**Task description:**
Can you transcribe the whole passage on photography and creativity, word for word?

**Excerpt to read:**
━━━━━━━━━━━━━━━━

I love that Colorado. But there is another Colorado, too. Roughly half the state is flat plains, having more in common with places like Kansas or Nebraska than Vail or Aspen. That’s a Colorado worth knowing as well, equally compelling in its own way.
I’ve been listening to a lot of EDM lately (that’s Electronic Dance Music – check out Deadmau5!). It fascinated me to realize how much that kind of music makes me think of photography. The way the music works there feels to me like the way light works in photographs. The steady beats feel like the visual rhythms in the composition of an image, like the earthy, shadowy areas in a landscape. The rises and falls of the crescendos and drops feel like the way light spills from one corner of the frame to another, like a dramatic backlit sky on a stormy day. The way the bass kicks after a quiet break feels like the abrupt transition of a dark tree rising above the bright line of a distant horizon.
Maybe it seems like an odd connection to make, but to me it’s perfectly logical. I think creativity is something that resides within you. You bring it to bear on all of the things you do in your life. Creativity doesn’t seep into you from the outside, it’s something from within that colors the way you perceive the world. It’s an internal logic all of its own, personal to you, that allows you to see connections where others don’t. That’s one thing about it that makes it so wonderful.
I used to hold the opinion that “good is good.” Specifically, I think there is a branch of criticism in the photography world (really, the art world in general) that cliched photographs of cliched subjects are per se bad, even if done very well. Think photographs of sunsets over beaches, the Milky Way at night, or iconic locations like the Grand Canyon, which all have been photographed over and over again to the point where even the best executions of such images mostly really do tend to fade into a sea of duplicate, derivative, and look-alike imagery. My counterpoint always used to be that good is good, so even a cliched photograph of a cliched subject can be good if done well.
Truthfully, I think I still largely stand by that opinion, but I’m beginning to see the merit in the other side. I look at a lot of photography, and if you look at a lot of photography, you can’t help but notice the repetitive onslaught of the same depictions of the same subjects done in the same way over and over again. For example, I think I’ve candidly reached the point where I don’t need to see another long exposure seascape, unless it’s done by Michael Kenna or perhaps another of a handful of photographers who really pioneered or otherwise contributed to this genre.

━━━━━━━━━━━━━━━━

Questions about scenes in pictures
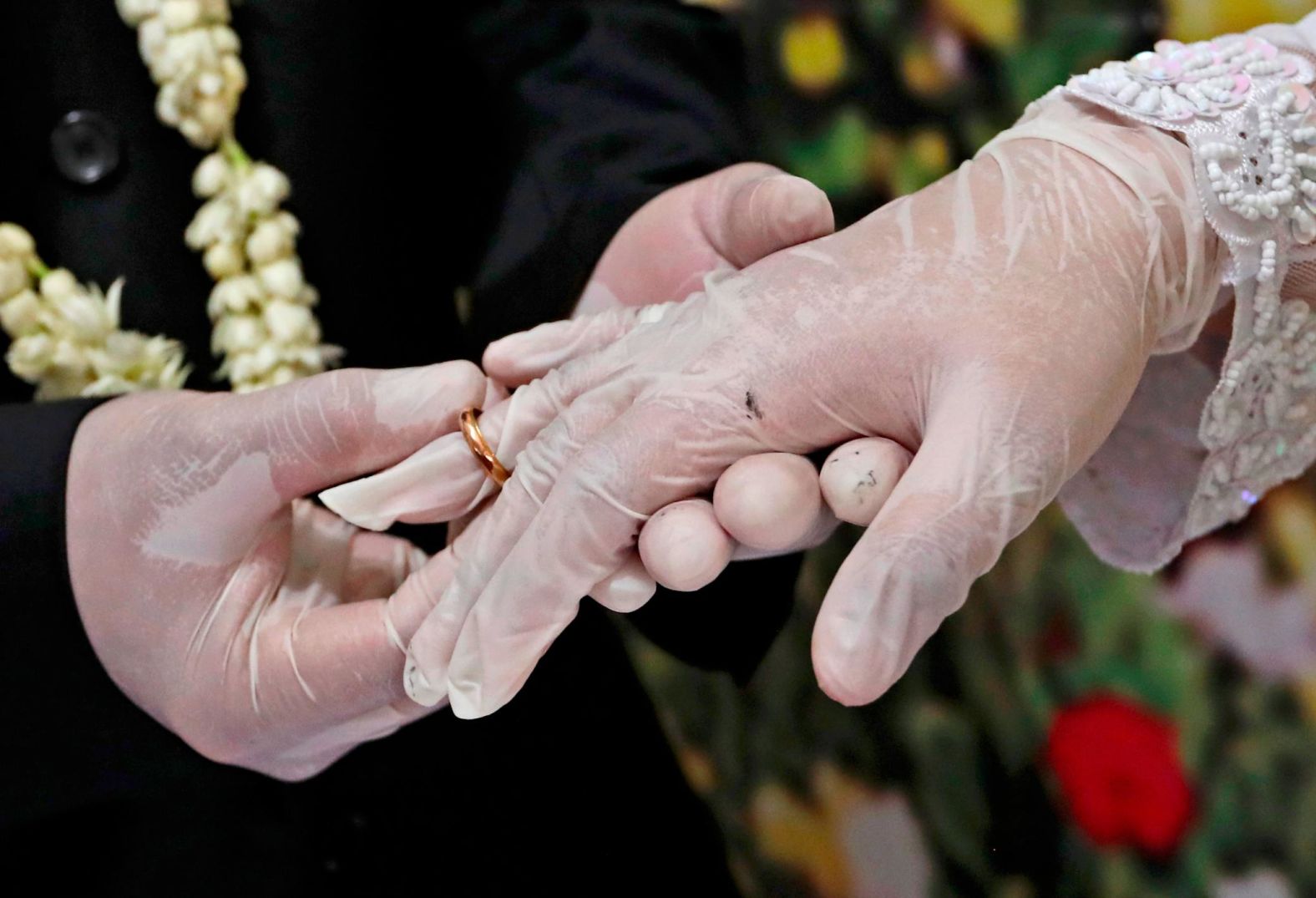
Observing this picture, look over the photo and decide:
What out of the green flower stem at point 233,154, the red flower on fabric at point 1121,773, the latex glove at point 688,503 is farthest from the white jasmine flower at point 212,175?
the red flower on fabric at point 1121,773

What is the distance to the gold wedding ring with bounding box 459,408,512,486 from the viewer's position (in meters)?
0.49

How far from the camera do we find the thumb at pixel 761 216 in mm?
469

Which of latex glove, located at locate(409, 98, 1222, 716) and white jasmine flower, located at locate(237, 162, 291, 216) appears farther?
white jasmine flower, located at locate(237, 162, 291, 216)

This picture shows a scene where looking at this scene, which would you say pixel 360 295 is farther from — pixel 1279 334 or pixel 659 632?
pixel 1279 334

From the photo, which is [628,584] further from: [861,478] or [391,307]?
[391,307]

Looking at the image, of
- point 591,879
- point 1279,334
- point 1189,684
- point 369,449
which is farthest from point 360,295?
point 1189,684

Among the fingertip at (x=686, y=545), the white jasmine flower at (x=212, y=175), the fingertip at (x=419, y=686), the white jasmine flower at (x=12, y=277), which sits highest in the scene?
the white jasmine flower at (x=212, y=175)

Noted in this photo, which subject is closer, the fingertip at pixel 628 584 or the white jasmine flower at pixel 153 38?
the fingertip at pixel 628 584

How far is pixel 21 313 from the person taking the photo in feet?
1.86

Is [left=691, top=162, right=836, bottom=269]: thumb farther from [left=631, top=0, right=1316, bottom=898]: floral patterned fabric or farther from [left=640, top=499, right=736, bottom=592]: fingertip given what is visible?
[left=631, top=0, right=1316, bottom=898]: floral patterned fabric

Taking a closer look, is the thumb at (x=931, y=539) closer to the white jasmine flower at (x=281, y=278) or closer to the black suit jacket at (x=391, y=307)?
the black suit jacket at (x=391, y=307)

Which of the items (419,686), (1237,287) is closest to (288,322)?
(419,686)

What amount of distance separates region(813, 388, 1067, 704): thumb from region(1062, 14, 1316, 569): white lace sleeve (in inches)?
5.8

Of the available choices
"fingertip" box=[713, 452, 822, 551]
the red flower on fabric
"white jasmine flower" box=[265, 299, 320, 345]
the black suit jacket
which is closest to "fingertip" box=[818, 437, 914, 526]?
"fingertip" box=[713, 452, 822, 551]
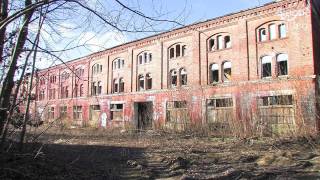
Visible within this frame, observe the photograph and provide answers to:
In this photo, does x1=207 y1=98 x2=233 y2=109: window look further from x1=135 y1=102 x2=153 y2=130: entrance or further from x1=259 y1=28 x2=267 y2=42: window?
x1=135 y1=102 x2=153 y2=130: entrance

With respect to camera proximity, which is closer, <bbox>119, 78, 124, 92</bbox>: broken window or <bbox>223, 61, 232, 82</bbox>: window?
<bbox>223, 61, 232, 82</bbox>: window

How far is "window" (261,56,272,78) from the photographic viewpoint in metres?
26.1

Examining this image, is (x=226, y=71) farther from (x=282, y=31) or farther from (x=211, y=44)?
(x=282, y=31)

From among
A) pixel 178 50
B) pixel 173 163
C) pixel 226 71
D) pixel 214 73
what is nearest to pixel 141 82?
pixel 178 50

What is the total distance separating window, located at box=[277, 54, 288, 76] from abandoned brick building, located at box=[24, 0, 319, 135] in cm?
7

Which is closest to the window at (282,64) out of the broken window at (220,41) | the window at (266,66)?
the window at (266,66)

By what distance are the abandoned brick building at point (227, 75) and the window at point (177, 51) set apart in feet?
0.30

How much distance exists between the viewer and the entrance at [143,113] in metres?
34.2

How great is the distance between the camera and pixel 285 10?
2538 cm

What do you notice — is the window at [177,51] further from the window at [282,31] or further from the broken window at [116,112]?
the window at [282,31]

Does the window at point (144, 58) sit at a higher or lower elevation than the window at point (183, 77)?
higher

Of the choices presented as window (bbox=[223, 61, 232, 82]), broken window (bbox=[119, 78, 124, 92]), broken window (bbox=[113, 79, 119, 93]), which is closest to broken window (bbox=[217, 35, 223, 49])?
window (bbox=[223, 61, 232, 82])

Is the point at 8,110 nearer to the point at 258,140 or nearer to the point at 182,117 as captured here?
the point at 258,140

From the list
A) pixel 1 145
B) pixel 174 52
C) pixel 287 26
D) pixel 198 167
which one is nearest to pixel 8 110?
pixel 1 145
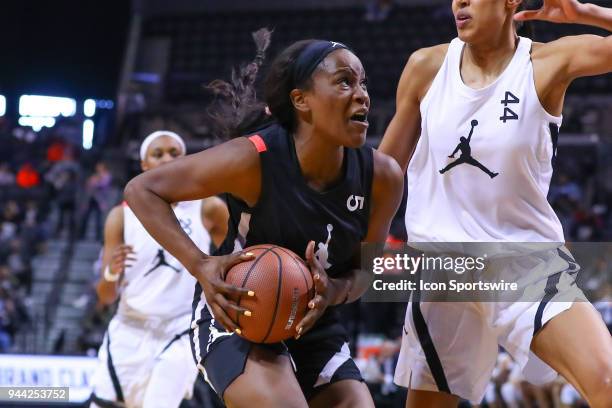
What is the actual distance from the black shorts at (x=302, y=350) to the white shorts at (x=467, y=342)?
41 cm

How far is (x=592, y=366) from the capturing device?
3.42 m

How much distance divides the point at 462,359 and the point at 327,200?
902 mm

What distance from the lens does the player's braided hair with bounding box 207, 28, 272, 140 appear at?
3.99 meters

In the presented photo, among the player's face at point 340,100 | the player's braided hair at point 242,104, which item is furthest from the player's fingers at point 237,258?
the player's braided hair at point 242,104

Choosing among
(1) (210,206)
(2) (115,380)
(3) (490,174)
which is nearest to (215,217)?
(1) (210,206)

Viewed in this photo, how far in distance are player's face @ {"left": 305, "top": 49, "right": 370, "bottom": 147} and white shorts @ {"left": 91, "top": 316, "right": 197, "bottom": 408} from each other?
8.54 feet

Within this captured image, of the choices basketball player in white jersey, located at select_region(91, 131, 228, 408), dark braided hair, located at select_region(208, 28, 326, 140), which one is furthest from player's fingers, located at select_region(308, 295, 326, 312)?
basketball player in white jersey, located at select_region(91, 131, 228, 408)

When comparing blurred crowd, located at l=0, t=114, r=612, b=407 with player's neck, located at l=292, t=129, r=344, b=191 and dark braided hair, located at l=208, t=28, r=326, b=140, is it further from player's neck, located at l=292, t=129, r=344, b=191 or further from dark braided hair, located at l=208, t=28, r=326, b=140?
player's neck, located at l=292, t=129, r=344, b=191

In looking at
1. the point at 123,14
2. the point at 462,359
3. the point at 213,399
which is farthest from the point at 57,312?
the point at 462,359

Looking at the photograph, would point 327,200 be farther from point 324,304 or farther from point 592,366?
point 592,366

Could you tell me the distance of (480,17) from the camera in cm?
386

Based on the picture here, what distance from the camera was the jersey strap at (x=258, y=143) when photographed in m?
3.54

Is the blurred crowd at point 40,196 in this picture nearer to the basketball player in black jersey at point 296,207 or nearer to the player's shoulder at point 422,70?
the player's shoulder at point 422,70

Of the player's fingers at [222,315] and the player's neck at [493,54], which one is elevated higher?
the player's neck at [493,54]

━━━━━━━━━━━━━━━━

**Correct answer:**
I love that Colorado. But there is another Colorado, too. Roughly half the state is flat plains, having more in common with places like Kansas or Nebraska than Vail or Aspen. That’s a Colorado worth knowing as well, equally compelling in its own way.
I’ve been listening to a lot of EDM lately (that’s Electronic Dance Music – check out Deadmau5!). It fascinated me to realize how much that kind of music makes me think of photography. The way the music works there feels to me like the way light works in photographs. The steady beats feel like the visual rhythms in the composition of an image, like the earthy, shadowy areas in a landscape. The rises and falls of the crescendos and drops feel like the way light spills from one corner of the frame to another, like a dramatic backlit sky on a stormy day. The way the bass kicks after a quiet break feels like the abrupt transition of a dark tree rising above the bright line of a distant horizon.
Maybe it seems like an odd connection to make, but to me it’s perfectly logical. I think creativity is something that resides within you. You bring it to bear on all of the things you do in your life. Creativity doesn’t seep into you from the outside, it’s something from within that colors the way you perceive the world. It’s an internal logic all of its own, personal to you, that allows you to see connections where others don’t. That’s one thing about it that makes it so wonderful.
I used to hold the opinion that “good is good.” Specifically, I think there is a branch of criticism in the photography world (really, the art world in general) that cliched photographs of cliched subjects are per se bad, even if done very well. Think photographs of sunsets over beaches, the Milky Way at night, or iconic locations like the Grand Canyon, which all have been photographed over and over again to the point where even the best executions of such images mostly really do tend to fade into a sea of duplicate, derivative, and look-alike imagery. My counterpoint always used to be that good is good, so even a cliched photograph of a cliched subject can be good if done well.
Truthfully, I think I still largely stand by that opinion, but I’m beginning to see the merit in the other side. I look at a lot of photography, and if you look at a lot of photography, you can’t help but notice the repetitive onslaught of the same depictions of the same subjects done in the same way over and over again. For example, I think I’ve candidly reached the point where I don’t need to see another long exposure seascape, unless it’s done by Michael Kenna or perhaps another of a handful of photographers who really pioneered or otherwise contributed to this genre.